*What you should do*: Copy out everything from the line containing "From among the items" down to the end of the data below, requests included. Scale every coordinate in the answers by 2.4, rounding to whole numbers with halves going up, and return only those lines.

*Records to process*:
----------------------------------------

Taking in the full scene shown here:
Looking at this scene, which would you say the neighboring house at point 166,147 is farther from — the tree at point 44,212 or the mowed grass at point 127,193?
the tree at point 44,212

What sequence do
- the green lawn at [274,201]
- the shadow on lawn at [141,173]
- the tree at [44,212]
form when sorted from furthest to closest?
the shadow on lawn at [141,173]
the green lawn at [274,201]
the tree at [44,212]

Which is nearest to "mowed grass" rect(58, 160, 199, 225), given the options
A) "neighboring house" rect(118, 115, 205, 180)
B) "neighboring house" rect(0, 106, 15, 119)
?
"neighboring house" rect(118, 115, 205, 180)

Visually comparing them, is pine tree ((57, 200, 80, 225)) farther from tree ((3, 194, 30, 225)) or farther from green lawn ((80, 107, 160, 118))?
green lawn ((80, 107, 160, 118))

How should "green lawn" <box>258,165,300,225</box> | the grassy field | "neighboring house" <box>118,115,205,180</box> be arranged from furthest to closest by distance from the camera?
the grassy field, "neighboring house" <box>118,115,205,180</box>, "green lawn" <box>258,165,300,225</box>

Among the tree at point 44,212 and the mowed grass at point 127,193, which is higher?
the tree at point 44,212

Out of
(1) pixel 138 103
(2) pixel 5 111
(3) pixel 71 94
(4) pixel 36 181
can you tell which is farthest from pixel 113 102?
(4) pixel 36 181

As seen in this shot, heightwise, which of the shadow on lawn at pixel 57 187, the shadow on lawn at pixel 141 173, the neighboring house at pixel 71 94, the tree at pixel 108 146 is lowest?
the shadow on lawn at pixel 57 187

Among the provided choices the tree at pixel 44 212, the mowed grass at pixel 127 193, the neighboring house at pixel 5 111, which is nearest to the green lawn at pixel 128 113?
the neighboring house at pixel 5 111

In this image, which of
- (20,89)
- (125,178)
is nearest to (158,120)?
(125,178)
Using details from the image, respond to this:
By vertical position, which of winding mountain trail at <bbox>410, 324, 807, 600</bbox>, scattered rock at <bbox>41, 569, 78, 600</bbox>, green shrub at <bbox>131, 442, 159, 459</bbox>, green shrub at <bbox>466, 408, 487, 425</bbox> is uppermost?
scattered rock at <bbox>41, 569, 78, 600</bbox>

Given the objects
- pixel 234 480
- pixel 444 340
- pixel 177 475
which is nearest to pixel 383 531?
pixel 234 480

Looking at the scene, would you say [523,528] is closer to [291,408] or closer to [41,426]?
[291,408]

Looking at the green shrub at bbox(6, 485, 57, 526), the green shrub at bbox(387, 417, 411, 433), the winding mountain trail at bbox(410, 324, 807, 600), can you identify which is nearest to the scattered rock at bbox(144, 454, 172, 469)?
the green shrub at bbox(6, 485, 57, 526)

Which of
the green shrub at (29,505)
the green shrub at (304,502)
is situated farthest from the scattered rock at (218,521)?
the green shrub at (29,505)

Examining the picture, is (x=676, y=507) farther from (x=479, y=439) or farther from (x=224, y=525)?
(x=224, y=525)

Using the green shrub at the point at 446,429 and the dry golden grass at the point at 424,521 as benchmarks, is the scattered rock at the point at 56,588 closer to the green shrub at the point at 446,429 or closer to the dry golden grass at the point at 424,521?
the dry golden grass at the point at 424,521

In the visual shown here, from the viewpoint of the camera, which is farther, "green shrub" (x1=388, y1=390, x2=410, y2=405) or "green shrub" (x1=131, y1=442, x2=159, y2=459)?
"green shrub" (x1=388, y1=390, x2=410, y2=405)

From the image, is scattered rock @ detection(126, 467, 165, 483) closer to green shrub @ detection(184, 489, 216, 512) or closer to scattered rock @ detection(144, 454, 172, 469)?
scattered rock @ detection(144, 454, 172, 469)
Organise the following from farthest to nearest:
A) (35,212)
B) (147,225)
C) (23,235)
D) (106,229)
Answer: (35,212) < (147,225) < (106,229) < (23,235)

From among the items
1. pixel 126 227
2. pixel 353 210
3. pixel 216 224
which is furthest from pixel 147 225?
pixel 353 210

----------------------------------------

*Result for this task*:
From among the items
1. pixel 126 227
2. pixel 353 210
3. pixel 216 224
which is furthest from pixel 147 225?
pixel 847 504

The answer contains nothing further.